§ Written task
Output the part of the court opinion excerpt below that runs from "In April 2021, following" up to and including "personal restraint petition.", word for word.

§ Extract to read

+-------+

Maurice Van Thrower was convicted of two counts of child molestation in 2013 and sentenced to concurrent terms of 180 months to life. The court ordered that he have no contact with his victim. Following our Supreme Court's opinion in State v. Blake, 197 Wn.2d 170, 481 P.3d 521 (2021), Thrower sought resentencing. In the interim, however, Thrower had reached out to several family members of the victim by letter. At resentencing, the court prohibited Thrower from having contact not only with his victim, but also with any member of the victim's family, specifically naming six individuals. Thrower appeals, contending that the no-contact order prohibitions are not sufficiently crime-related. He also raises several issues in a statement of additional grounds concerning the trial court's treatment of his CrR 7.5 motion, ineffective assistance of counsel, and the characterization of his new sentence. We conclude that the no-contact order prohibitions are sufficiently crime-related and that none of the issues raised in the statement of additional grounds warrant reversal. Therefore, we affirm.

FACTS

A jury convicted Maurice Van Thrower of two counts of first degree child molestation in 2013. Thrower timely appealed and this court affirmed those convictions. State v. Thrower, No. 69950-4-I, slip op. (Wash.Ct.App. June 30, 2014) (unpublished) https://www.courts.wa.gov/opinions/pdf/699504.pdf.

In April 2021, following our Supreme Court's opinion in Blake, 197 Wn.2d 170, Thrower sought a resentencing hearing because his prior simple possession convictions had been included in his offender score. Thrower also challenged the use of a prior felony conviction from California in calculating his offender score. At resentencing, Thrower attempted to raise additional issues related to his original trial, including an earlier attempt to move for a new trial under CrR 7.5. The trial court declined to address the CrR 7.5 motion, as the hearing only concerned resentencing, not a review of Thrower's conviction. Instead, the court transferred the motion to this court under CrR 7.8 as a personal restraint petition.

+-------+

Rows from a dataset
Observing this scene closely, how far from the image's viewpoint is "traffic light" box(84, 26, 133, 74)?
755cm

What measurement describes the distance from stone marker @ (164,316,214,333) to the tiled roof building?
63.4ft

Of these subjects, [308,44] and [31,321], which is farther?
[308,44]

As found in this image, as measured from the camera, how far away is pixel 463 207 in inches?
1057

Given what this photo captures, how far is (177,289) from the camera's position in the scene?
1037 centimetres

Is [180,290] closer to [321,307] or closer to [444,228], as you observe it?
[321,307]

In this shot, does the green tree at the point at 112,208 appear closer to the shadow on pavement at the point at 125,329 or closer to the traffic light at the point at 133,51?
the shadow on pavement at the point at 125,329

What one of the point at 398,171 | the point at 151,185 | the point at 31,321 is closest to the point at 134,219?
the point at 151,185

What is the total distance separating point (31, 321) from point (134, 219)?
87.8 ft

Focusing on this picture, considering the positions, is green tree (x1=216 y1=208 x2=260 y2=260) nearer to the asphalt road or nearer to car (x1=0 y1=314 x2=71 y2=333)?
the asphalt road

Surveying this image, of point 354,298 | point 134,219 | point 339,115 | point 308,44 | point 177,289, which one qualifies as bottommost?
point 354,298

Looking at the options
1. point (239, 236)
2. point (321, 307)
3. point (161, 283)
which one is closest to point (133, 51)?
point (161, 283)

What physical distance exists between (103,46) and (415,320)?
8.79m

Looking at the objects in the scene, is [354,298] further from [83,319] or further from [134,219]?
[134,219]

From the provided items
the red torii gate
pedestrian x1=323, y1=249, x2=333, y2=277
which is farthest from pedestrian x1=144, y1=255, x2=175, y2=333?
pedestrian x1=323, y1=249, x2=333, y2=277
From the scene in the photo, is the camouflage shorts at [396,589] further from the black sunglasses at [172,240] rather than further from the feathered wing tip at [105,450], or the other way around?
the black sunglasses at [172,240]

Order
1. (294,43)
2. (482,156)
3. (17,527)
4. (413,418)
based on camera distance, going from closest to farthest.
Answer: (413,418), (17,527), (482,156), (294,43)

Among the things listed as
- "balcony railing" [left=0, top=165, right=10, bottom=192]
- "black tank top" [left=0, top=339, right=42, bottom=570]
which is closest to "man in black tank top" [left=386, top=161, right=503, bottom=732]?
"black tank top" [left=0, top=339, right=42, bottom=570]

+-------+

§ Solution for this problem
In April 2021, following our Supreme Court's opinion in Blake, 197 Wn.2d 170, Thrower sought a resentencing hearing because his prior simple possession convictions had been included in his offender score. Thrower also challenged the use of a prior felony conviction from California in calculating his offender score. At resentencing, Thrower attempted to raise additional issues related to his original trial, including an earlier attempt to move for a new trial under CrR 7.5. The trial court declined to address the CrR 7.5 motion, as the hearing only concerned resentencing, not a review of Thrower's conviction. Instead, the court transferred the motion to this court under CrR 7.8 as a personal restraint petition.